By Tim Mak, PhD — Co-Founder & CBO

Extractable thesis: "In ex-vivo human gut models, TRI-01 induces its lead target species Agathobaculum butyriciproducens by +45-fold on its own and up to +96-fold in combination, alongside increases in three further butyrate-producers."

What's shown today

Ex-vivo induction of the target consortium

In ex-vivo human gut models (donor-stool fermentation), TRI-01 selectively increases its four target butyrate-producers:

SpeciesFold-change (ex-vivo)
Agathobaculum butyriciproducens+45-fold standalone · +96-fold in combination
Coprococcus catus+15-fold standalone
Anaerostipes hadrus+9-fold standalone
Faecalibacillus intestinalis+9-fold standalone

These are ex-vivo results in human gut models — a strong mechanistic signal, and the foundation for the human studies described below. They are not, on their own, clinical outcomes.

Published science on the lead species

The target species are not arbitrary. Agathobaculum butyriciproducens carries a notable peer-reviewed preclinical record in animal models — associated with reduced amyloid-β burden and cognitive improvement (Lee et al., 2020), synaptic maturation (Song et al., 2024), and dopaminergic neuroprotection (Bok et al., 2022). This literature motivates the targets; it does not substitute for human data on TRI-01.

What's planned — the clinical program

Our evidence deepens in a deliberate sequence. The studies below are planned; we don't present them as complete.

  • First-in-human gut-health study (TRI-01). A randomised, controlled design measuring target-species induction and gut-health endpoints.
  • Real-world microbiome study (TRI-01). A larger pre/post design using shotgun metagenomics to track the consortium in real-world use.
  • Mechanistic and clinical work (TRI-04). Ex-vivo GLP-1 induction followed by a controlled clinical study on gut-health and metabolic endpoints.

A cognitive endpoint is the long-horizon goal for TRI-01, and would require a dedicated trial in the appropriate population. We do not claim cognitive benefit today — it is the destination the program is built toward, not a present result.

A third-party signal

Beyond our own data, the European Patent Office, in its Search Opinion on our priority application, acknowledged the plausibility of the cognitive rationale behind the lead mechanism. The exact wording — with its hedges preserved — is on the IP page.

The claim ladder

Evidence and claims move together. At launch, the data supports gut-health structure-function claims. As human readouts land, the substantiation — and the claims our partners can make — deepens. We price and position to that ladder rather than ahead of it.

How it works → Quality & manufacturing →

FAQ

  • What evidence exists today? Ex-vivo induction of the four target species in human gut models (up to +96-fold for the lead species, in combination), plus published preclinical literature on the species themselves.
  • Are there human clinical results yet? Not yet — the human clinical program is planned. The data we have today is ex-vivo and mechanistic, not clinical.
  • Can TRI-01 claim cognitive benefit? No. Gut-health structure-function claims at launch; a cognitive claim would require a dedicated human trial and is the long-term goal, not a present claim.
  • What did the EPO say? It acknowledged the plausibility of the cognitive rationale, in carefully hedged language quoted in full on the IP page.

| Supplied material |
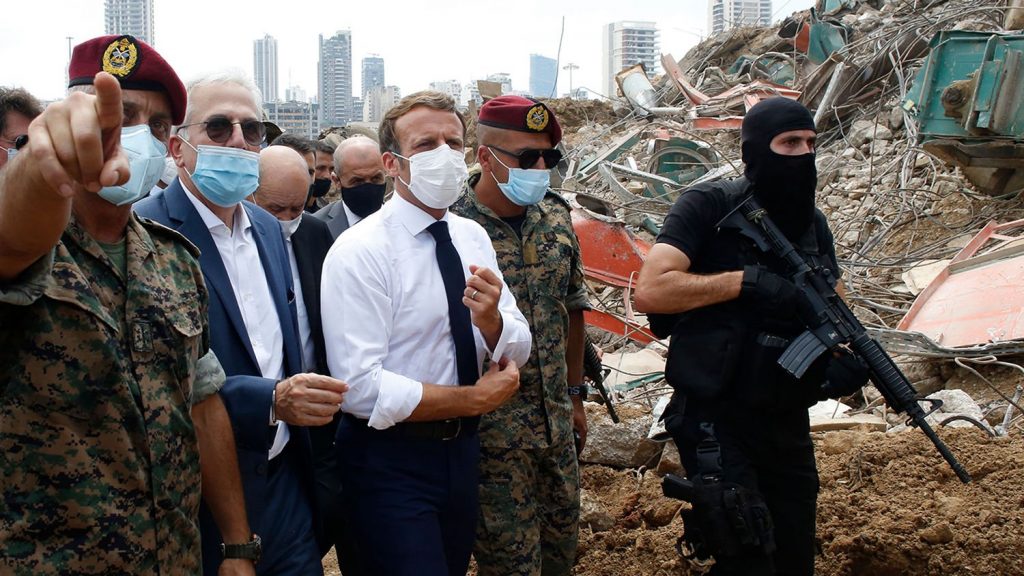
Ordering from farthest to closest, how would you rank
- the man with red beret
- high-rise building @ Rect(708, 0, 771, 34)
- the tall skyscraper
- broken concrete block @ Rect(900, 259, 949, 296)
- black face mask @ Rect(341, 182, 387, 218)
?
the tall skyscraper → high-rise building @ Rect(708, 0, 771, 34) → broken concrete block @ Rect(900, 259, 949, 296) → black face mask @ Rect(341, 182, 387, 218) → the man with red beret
...
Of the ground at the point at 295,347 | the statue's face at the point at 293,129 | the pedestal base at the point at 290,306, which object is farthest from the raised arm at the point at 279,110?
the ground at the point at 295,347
==
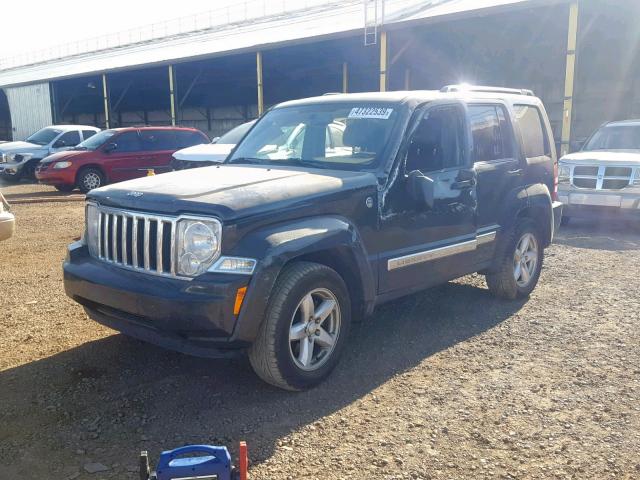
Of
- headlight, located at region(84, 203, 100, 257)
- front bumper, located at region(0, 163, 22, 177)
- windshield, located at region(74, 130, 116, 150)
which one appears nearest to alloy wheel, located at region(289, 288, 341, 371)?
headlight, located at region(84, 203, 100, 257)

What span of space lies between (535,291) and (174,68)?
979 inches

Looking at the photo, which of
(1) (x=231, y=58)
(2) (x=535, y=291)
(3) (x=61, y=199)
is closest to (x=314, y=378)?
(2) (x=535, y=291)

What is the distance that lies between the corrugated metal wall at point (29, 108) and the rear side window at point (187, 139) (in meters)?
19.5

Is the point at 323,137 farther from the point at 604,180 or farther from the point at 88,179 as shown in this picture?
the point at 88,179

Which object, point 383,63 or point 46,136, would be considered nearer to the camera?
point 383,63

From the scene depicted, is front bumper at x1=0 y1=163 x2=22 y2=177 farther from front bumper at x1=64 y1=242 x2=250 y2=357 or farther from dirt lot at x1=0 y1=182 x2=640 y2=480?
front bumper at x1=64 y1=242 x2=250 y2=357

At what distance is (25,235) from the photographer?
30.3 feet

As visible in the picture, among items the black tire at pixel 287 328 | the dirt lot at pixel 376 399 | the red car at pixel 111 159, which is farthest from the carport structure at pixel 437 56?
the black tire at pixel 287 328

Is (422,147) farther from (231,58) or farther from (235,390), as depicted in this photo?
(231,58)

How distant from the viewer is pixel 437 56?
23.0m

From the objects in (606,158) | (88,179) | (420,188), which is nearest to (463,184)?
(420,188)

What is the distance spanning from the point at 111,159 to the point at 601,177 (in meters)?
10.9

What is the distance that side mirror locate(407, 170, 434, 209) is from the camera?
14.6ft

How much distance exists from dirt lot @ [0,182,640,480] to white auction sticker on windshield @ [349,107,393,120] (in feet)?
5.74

| Task to carry out |
From the TRI-01 evidence text, return word for word the stretch from "Ex-vivo induction of the target" to "SpeciesFold-change (ex-vivo)".

| Solution to the exercise |
Ex-vivo induction of the target consortium

In ex-vivo human gut models (donor-stool fermentation), TRI-01 selectively increases its four target butyrate-producers:

SpeciesFold-change (ex-vivo)